What you will do => Reproduce word for word the passage of the post on Christians and the left that begins at "For that matter, I" and ends after "I am making.".

Text under study =>
As for my assertion that scorn of Christians is rampant on the left, I don't have to search the archives. This article and others like it on Alternet in the last two years amply demonstrate the lack of interest in really investigating Christianity in America, but rather looking always at its most reactionary practitioners. The writers on Alternet don't represent the entire left, as much as they might wish to think so. Read the responses to writers like Jim Rigby and Jim Wallis and people from Tikkun when their articles are posted on Alternet and on HuffPost, and the kind of reaction Christians get from fellow progressives is shown in abundance.

For that matter, I have posted many many times, usually in a very measured tone, sometimes in exasperation, and the response is always similar to Holland's: mocking, and unable to even engage the tactical points I am making.

No one ever seems to be able to acknowledge that a caricature of Christianity as inherently reactionary is even possibly a mistake. As for the poster who said I was privileging Christianity above other faiths, that's nowhere in my post, that's in their head, or in their experiences with some other kind of Christian.

My church is out there with the homeless, advocating for peace, building alternative structures to make up for the utter lack of effective action by local government. We're Christians, and we're following Jesus, and that to us means helping the poor and the vulnerable. Where are the concrete proposals or recommended courses of action on Alternet? Criticism is easy. Action is hard.

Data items
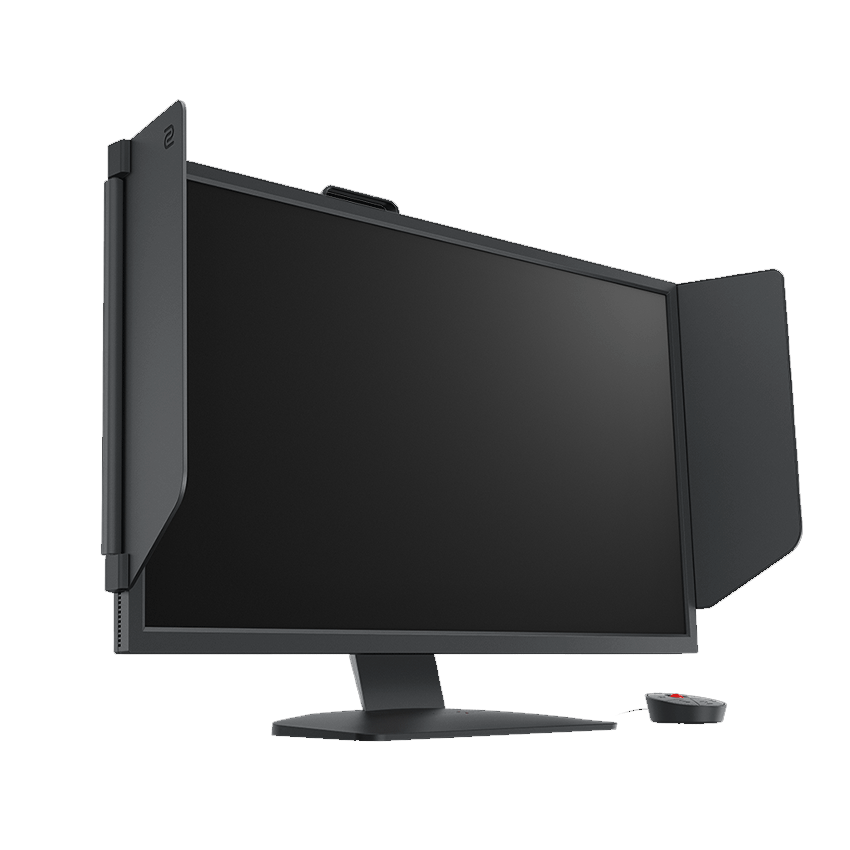 Màn hình BenQ XL2546K (24inch/FHD/TN/240Hz/0.5ms/320nits/HDMI+DP+Audio/Dyac+) - Hàng Chính Hãng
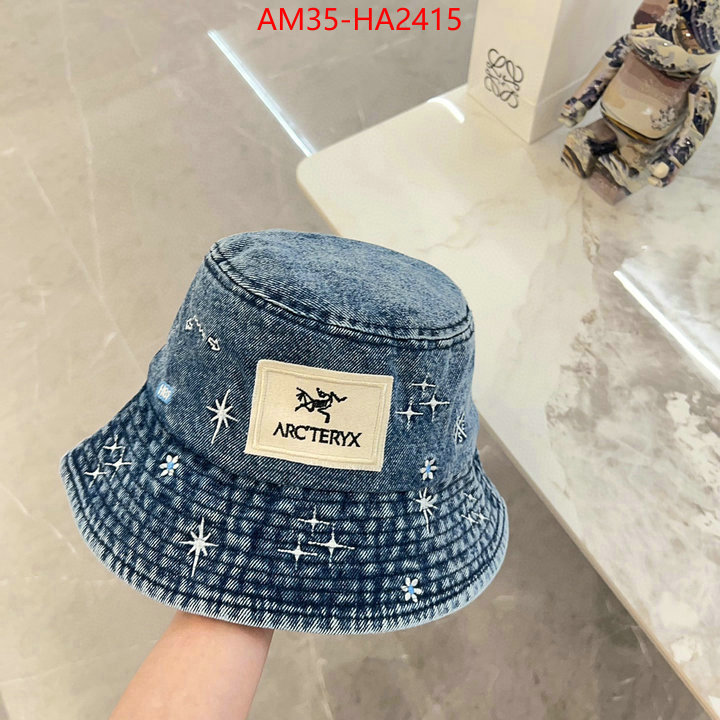 Cap(Hat)-ARCTERYX can you buy knockoff ID: HA2415 $: 35USD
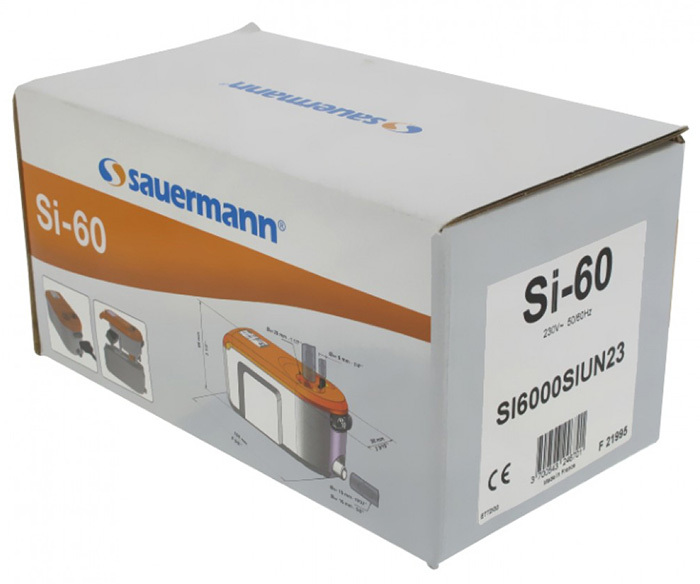 Sauermann SI 60 дренажная помпа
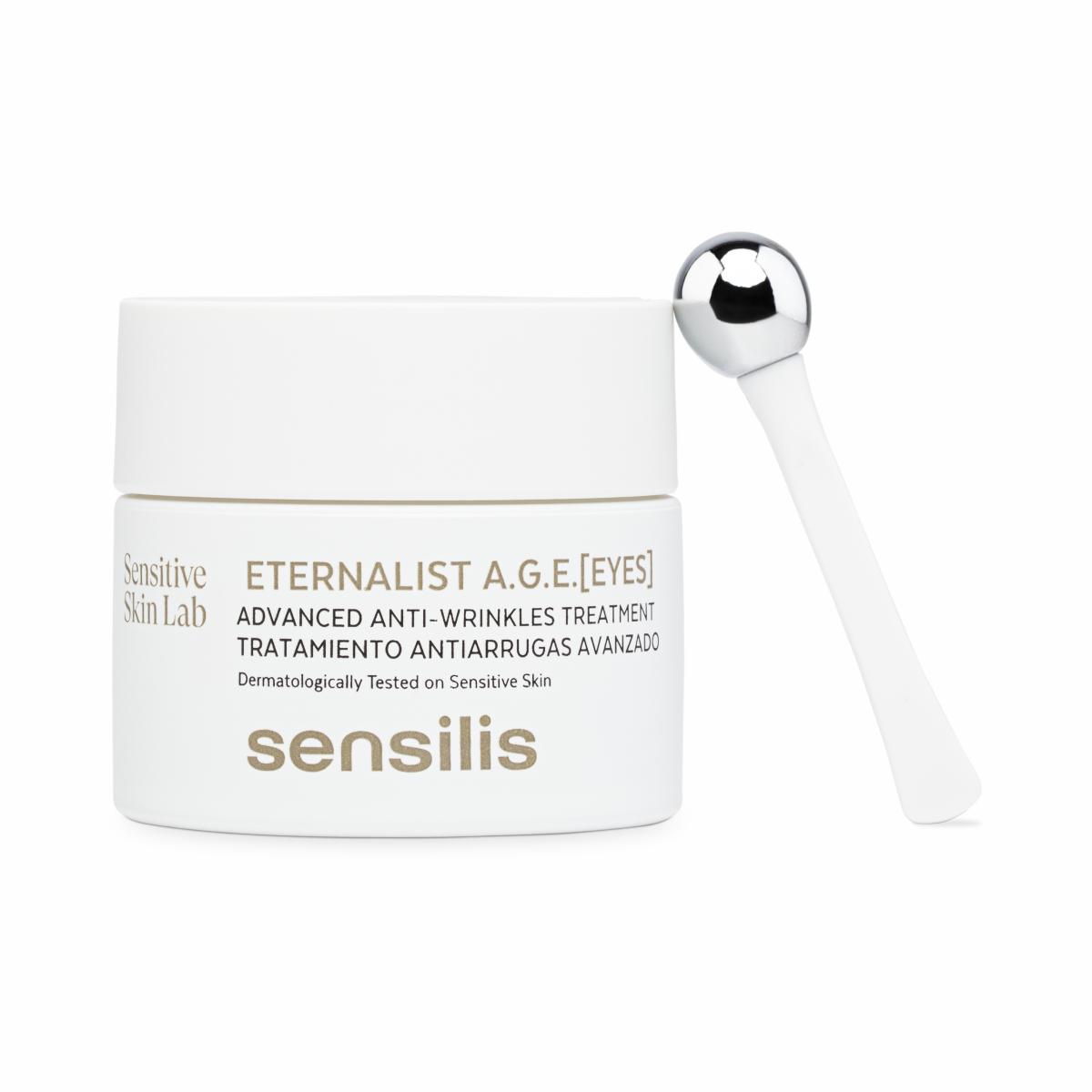 SENSILIS ETERNALIST A.G.E. CONTORNO DE OJOS REVITALIZANTE 20 ML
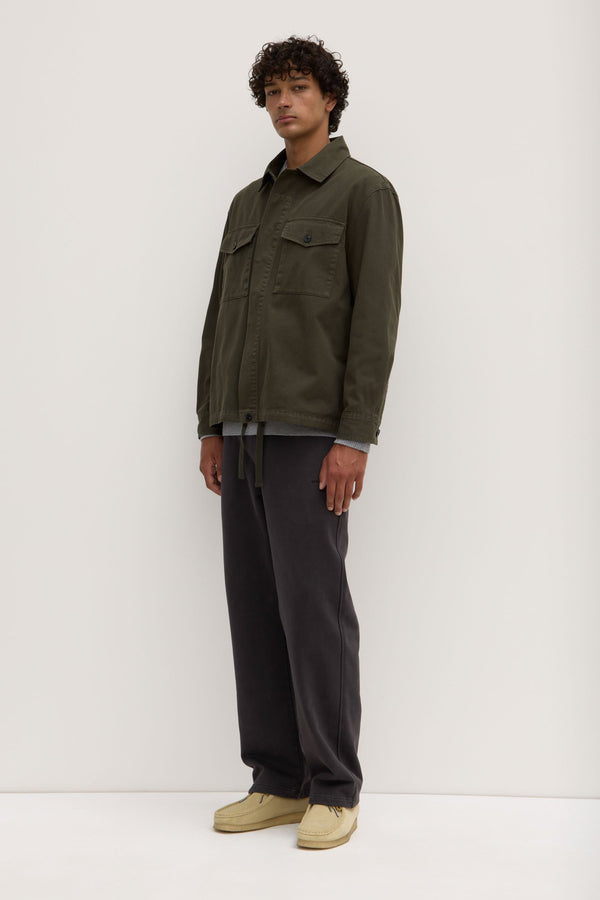 Lawson Cotton Jacket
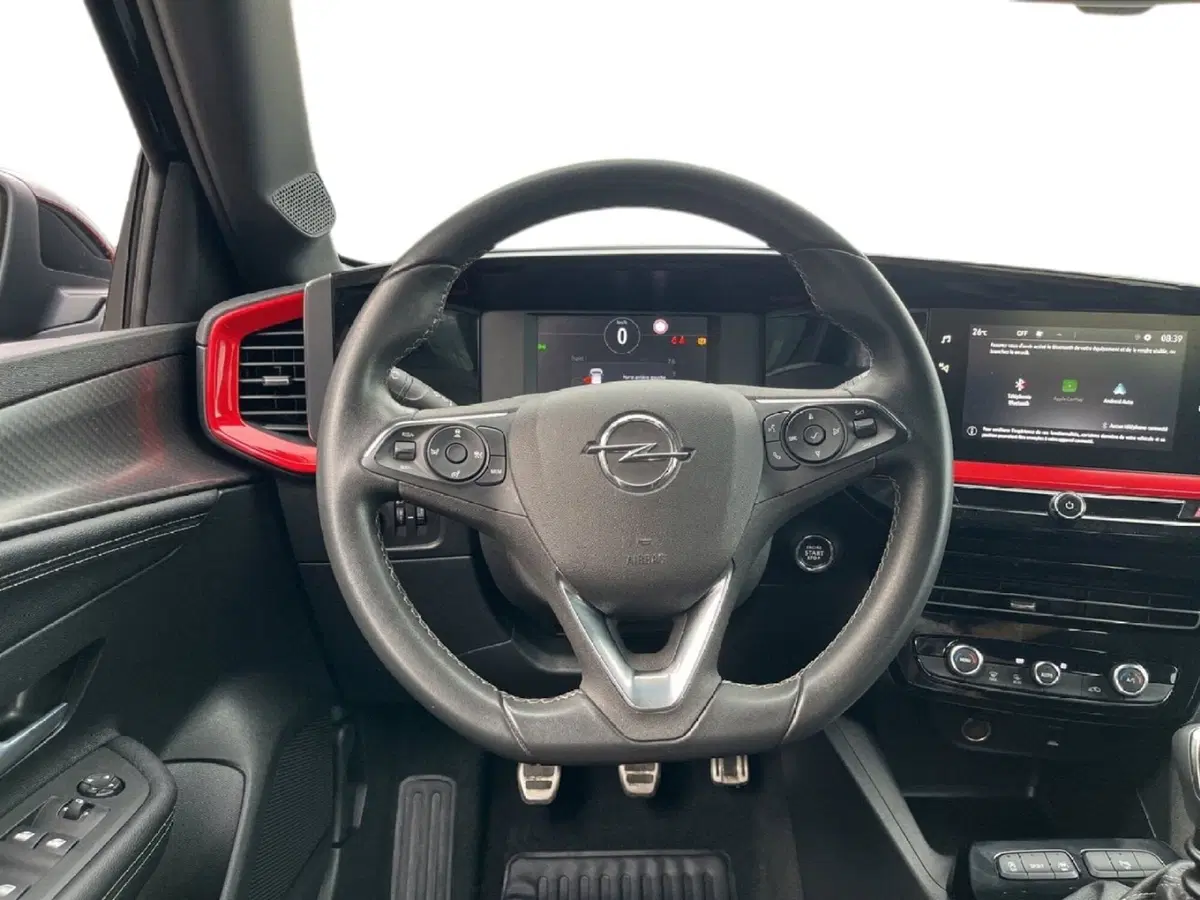 Opel Mokka usata a Torino (11)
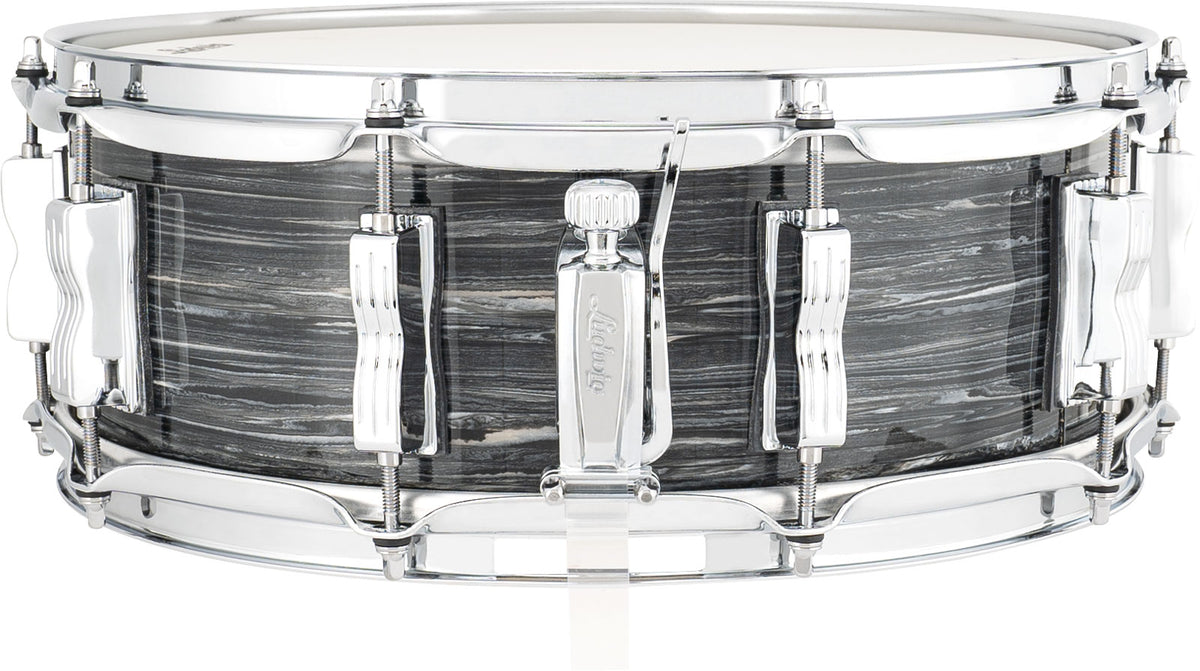 Ls401Xx1Q - 14 X 5" Classic Maple Oyster nero vintage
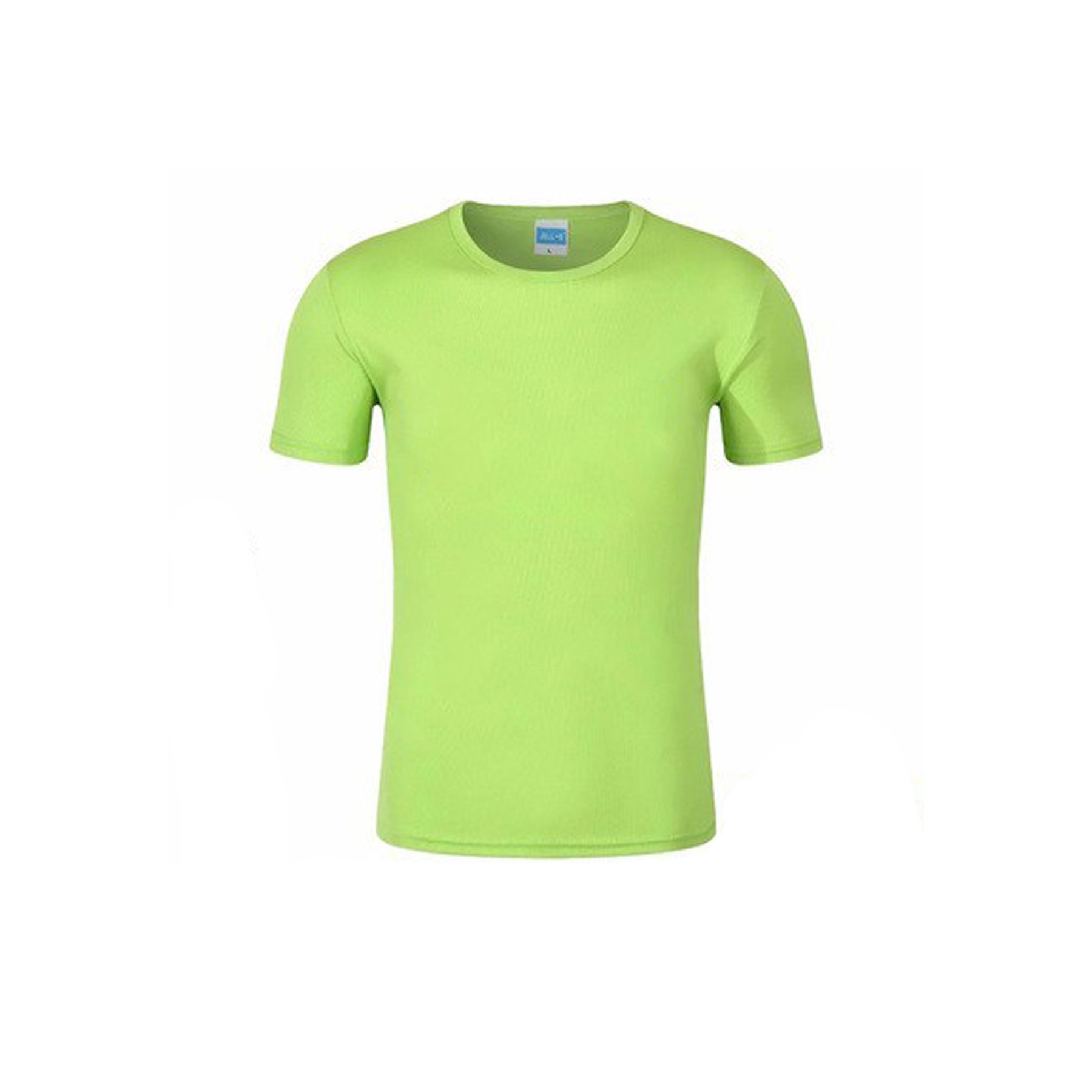 Short Sleeve Quick Dry Athletic Gym Active T Shirt 3
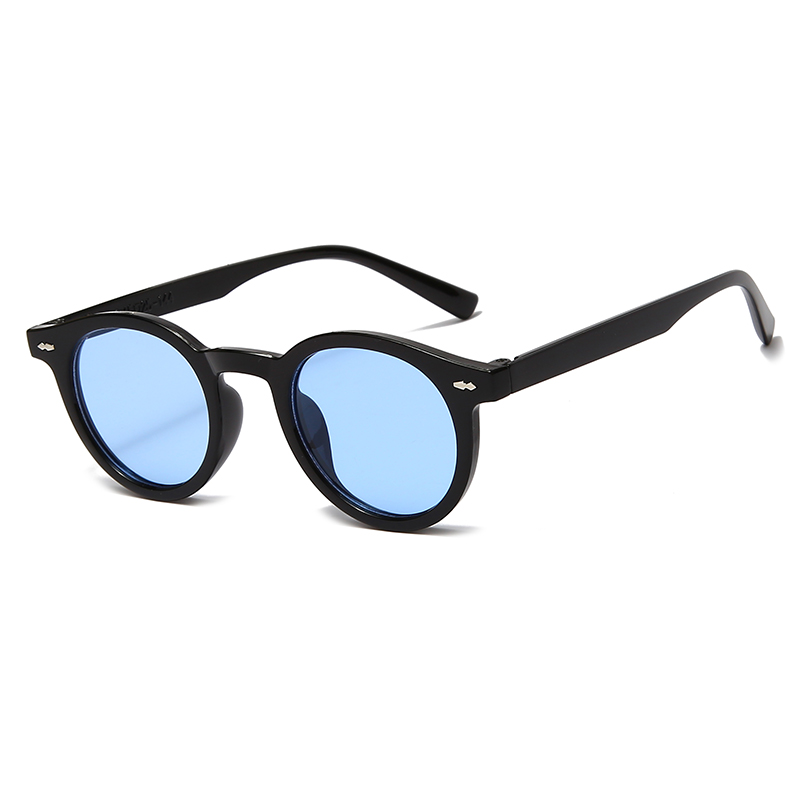 Nuevas Gafas de Sol Redondas P - Vintage Fashion Enthusiasts reseña y precio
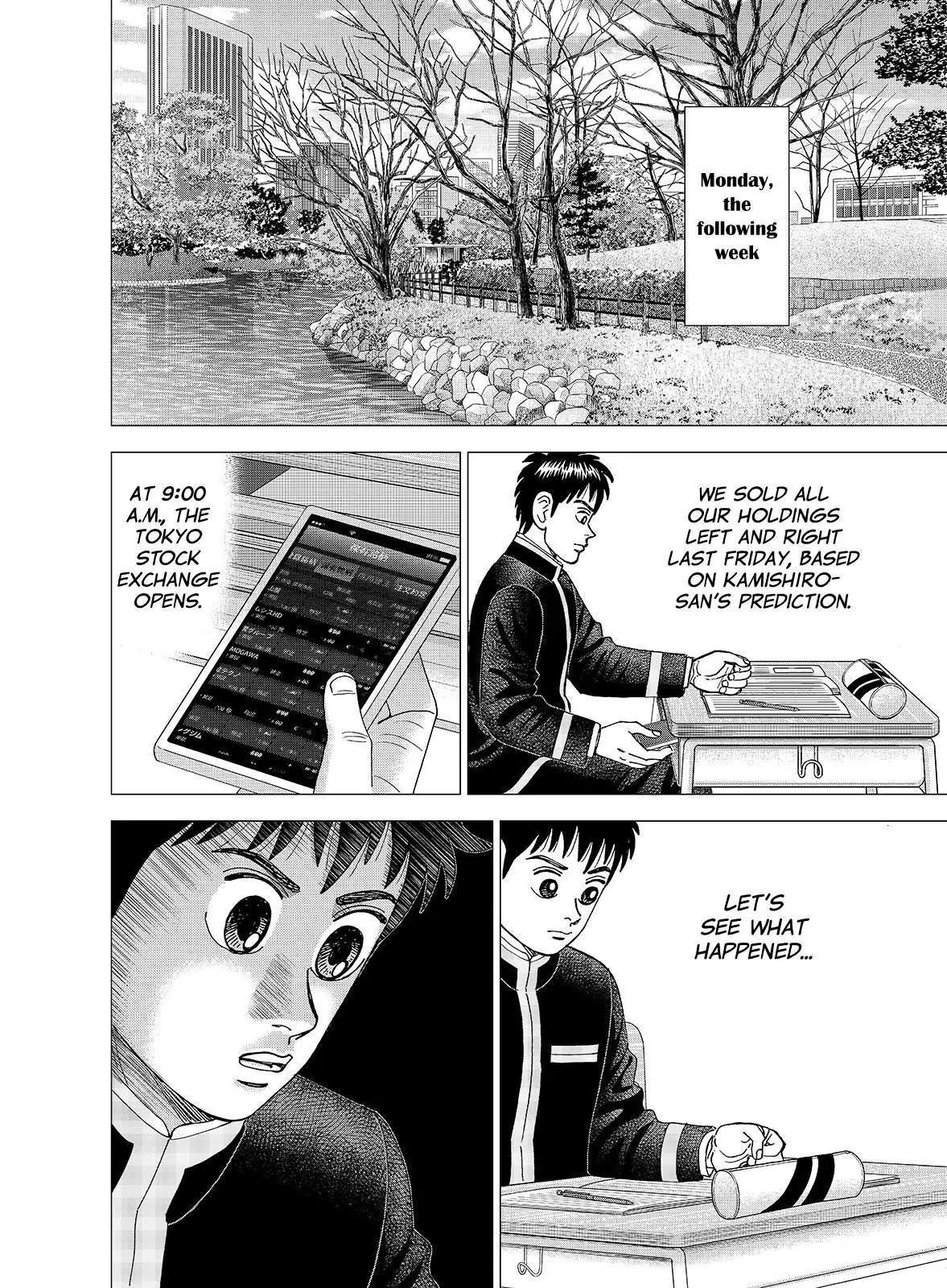 Investor Z Chapter 115 page 14 - Chapter 115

Answer space =>
For that matter, I have posted many many times, usually in a very measured tone, sometimes in exasperation, and the response is always similar to Holland's: mocking, and unable to even engage the tactical points I am making.